*What is needed*
Repeat the following lines word for word, beginning at the line that contains "At what range from the viewer" and stopping after the line that contains "Answer: [294,125] →".
-- Start Provided entries --
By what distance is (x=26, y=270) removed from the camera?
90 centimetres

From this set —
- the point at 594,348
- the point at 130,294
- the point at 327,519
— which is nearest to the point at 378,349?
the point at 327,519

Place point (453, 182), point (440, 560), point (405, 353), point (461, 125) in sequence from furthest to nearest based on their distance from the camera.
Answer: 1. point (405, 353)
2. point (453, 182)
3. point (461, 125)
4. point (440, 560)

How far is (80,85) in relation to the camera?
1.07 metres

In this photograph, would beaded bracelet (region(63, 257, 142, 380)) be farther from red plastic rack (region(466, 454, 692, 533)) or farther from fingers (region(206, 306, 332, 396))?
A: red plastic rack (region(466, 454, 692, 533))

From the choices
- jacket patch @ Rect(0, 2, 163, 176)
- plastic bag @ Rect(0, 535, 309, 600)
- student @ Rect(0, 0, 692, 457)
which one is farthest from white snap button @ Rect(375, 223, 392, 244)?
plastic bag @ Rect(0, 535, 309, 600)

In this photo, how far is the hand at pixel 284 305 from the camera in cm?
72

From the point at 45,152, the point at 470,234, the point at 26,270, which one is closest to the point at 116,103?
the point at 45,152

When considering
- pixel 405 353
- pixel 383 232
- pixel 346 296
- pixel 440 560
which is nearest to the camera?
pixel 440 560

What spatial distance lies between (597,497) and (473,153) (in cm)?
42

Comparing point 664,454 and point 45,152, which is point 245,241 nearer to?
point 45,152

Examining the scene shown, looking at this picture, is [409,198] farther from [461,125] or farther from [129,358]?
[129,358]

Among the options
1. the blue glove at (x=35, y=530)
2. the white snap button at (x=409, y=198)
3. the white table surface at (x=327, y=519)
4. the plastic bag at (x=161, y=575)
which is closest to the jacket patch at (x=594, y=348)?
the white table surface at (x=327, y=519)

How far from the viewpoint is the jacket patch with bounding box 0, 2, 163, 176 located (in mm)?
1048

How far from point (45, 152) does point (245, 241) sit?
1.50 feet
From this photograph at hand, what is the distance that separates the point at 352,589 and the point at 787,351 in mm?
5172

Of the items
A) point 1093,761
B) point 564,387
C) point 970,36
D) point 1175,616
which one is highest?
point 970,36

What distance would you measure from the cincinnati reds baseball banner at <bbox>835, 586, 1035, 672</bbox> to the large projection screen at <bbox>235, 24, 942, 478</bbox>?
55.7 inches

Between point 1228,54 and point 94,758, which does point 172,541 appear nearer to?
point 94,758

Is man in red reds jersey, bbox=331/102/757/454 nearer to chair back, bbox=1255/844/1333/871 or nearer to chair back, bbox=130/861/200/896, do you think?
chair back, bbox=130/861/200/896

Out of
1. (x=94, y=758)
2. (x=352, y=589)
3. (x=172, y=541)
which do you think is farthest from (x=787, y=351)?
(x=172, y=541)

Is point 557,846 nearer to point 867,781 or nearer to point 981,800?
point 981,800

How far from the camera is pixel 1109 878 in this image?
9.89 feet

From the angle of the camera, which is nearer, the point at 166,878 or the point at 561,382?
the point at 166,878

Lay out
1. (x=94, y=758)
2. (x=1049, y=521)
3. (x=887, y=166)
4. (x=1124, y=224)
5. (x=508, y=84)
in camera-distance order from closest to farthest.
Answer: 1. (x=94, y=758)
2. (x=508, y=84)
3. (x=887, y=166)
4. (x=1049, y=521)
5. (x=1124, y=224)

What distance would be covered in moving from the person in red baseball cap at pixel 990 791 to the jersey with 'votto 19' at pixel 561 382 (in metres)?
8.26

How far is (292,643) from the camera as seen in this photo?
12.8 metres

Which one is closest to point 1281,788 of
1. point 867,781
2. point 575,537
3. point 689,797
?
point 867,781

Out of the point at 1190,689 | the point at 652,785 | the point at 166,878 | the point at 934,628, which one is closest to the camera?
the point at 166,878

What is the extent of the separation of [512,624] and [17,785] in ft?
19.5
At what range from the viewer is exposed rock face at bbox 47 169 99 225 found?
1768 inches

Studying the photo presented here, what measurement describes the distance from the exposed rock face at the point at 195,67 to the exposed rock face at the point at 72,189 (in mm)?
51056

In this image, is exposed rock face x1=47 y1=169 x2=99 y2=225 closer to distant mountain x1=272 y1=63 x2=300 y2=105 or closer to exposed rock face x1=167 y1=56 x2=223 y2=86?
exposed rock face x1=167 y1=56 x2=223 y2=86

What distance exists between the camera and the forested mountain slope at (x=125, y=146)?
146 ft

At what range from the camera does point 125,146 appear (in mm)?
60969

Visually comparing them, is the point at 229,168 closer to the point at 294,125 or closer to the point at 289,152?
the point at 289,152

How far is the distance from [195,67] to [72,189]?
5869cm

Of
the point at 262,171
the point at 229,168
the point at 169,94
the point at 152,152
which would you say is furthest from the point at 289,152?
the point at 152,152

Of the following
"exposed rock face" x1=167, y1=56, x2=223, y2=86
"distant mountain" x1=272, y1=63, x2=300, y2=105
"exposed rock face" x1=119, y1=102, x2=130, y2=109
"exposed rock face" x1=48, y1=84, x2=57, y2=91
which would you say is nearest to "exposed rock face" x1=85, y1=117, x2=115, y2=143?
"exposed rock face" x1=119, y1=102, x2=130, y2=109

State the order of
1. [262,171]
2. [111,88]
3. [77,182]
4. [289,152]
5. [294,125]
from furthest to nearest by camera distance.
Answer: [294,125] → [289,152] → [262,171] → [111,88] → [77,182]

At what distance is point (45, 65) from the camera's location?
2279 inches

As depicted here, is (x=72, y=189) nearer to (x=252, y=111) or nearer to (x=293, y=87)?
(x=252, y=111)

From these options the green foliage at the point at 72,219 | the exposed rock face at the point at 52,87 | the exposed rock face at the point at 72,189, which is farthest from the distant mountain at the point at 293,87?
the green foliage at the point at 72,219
-- End Provided entries --
*Task solution*
At what range from the viewer is exposed rock face at bbox 47 169 99 225 found?
1768 inches

Studying the photo presented here, what measurement describes the distance from the exposed rock face at the point at 195,67 to the exposed rock face at the point at 72,189 (in mm)?
51056

In this image, is exposed rock face x1=47 y1=169 x2=99 y2=225 closer to distant mountain x1=272 y1=63 x2=300 y2=105 or closer to exposed rock face x1=167 y1=56 x2=223 y2=86?
exposed rock face x1=167 y1=56 x2=223 y2=86

What distance exists between the camera and the forested mountain slope at (x=125, y=146)?
146 ft

At what range from the camera does point 125,146 appear (in mm)?
60969

Visually comparing them, is the point at 229,168 closer to the point at 294,125 or closer to the point at 289,152?
the point at 289,152

How far is the distance from [195,67] to [72,189]?
5869cm

Of
the point at 262,171
the point at 229,168
the point at 169,94
the point at 152,152
which would you say is furthest from the point at 289,152?
the point at 152,152

Of the following
"exposed rock face" x1=167, y1=56, x2=223, y2=86
"distant mountain" x1=272, y1=63, x2=300, y2=105
"exposed rock face" x1=119, y1=102, x2=130, y2=109
"exposed rock face" x1=48, y1=84, x2=57, y2=91
which would you say is nearest to "exposed rock face" x1=85, y1=117, x2=115, y2=143?
"exposed rock face" x1=119, y1=102, x2=130, y2=109

State the order of
1. [262,171]
2. [111,88]
3. [77,182]
4. [289,152]
5. [294,125]
from furthest to nearest by camera distance.
Answer: [294,125] → [289,152] → [262,171] → [111,88] → [77,182]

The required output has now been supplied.